Economically all this extra advertising money (and indeed any money spent on lobbying/changing political opinion) amounts to deadweight loss, the same type of loss to the economy that happens when taxes are imposed. It is real money that could be invested in real actual economic growth that is instead being invested into bad campaign commercials with no economic return.
Legally, after the Citizens United court decision, we have a system that looks a lot like legalized money laundering: money flows from C4s and C3s to protected ideological LLCs to SuperPACS in some complicated pattern that you need a super complex organization chart to understand, all so all that money flying around cannot be traced to its source.
The scariest outcome to me is when unknown outside money floods in to elected judicial positions and we have courts stacked against local interests by national ideologues and no way to prove who is paying for what, because our wonderful supreme court decided to overturn the awesome national bipartisan McCain-Feingold campaign finance reform law to the chargrin of both Mr. Obama and Mr. McCain.
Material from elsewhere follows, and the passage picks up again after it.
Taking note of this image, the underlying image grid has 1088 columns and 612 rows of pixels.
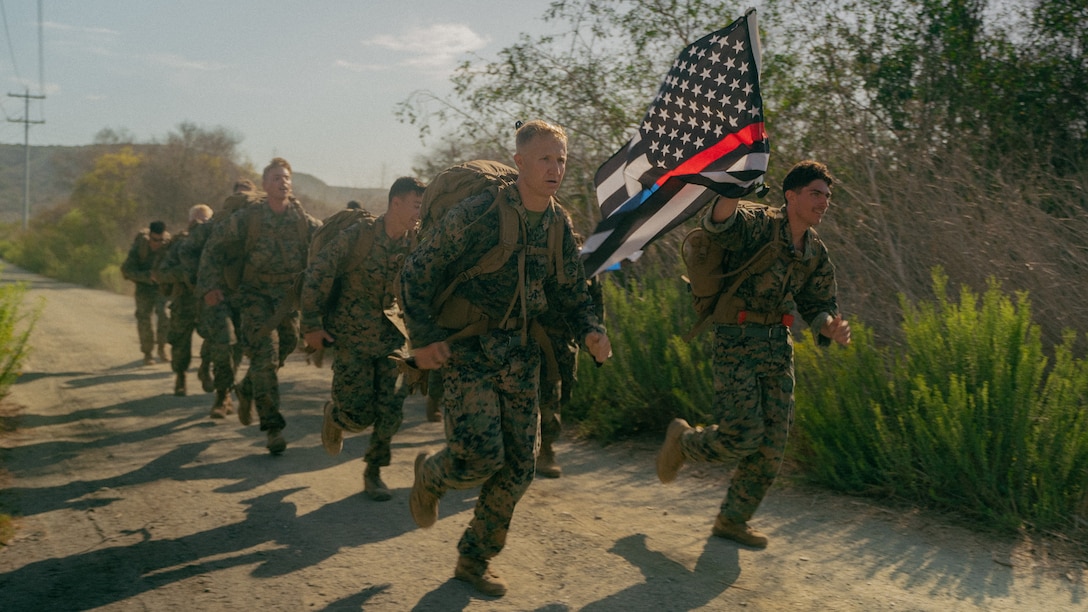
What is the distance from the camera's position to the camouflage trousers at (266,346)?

I'd say that this is probably a bigger nonpartisan deal for our democracy now with longer reaching effects than any partisan issue out there, and I appreciate the post.
Yay for retired Supreme Court Justice Stevens for chastising in public his former colleagues over the disastrous Citizens United decision, but it's too late for this election cycle.
The pundits are saying that TV is going to decide who our next president is, which is especially ironic given the Fairleigh Dickinson survey that found that people who DON'T watch cable news are better informed about international and domestic issues than those who do.
In other words, the uninformed masses are just sitting there waiting to be influenced by whoever's got the scariest narrator and music.
Thanks, Climegeist, for your thought-provoking and articulate opinion. We are, indeed, in dire straits.
TV has had a major role in deciding the presidential race since the Nixon-Kennedy race. Thus the rise of the consultant, the publicity advisor, and all the other hangers-on and advisors who ensure candidates are "presentable" and look "presidential" and "stay on message". And we get canned speeches with no substance parroting the same old information.
And now we stir in a gazillion dollars of "donations" into organizations who are not accountable for the accuracy of their ads nor subject to stringent requirements to diclose contributors as contributions are made.
Sad day for the common voter. Spoon fed pap guaranteed not to contain relevant policy information and assaulted by attack ads containing half-truths and innuendos.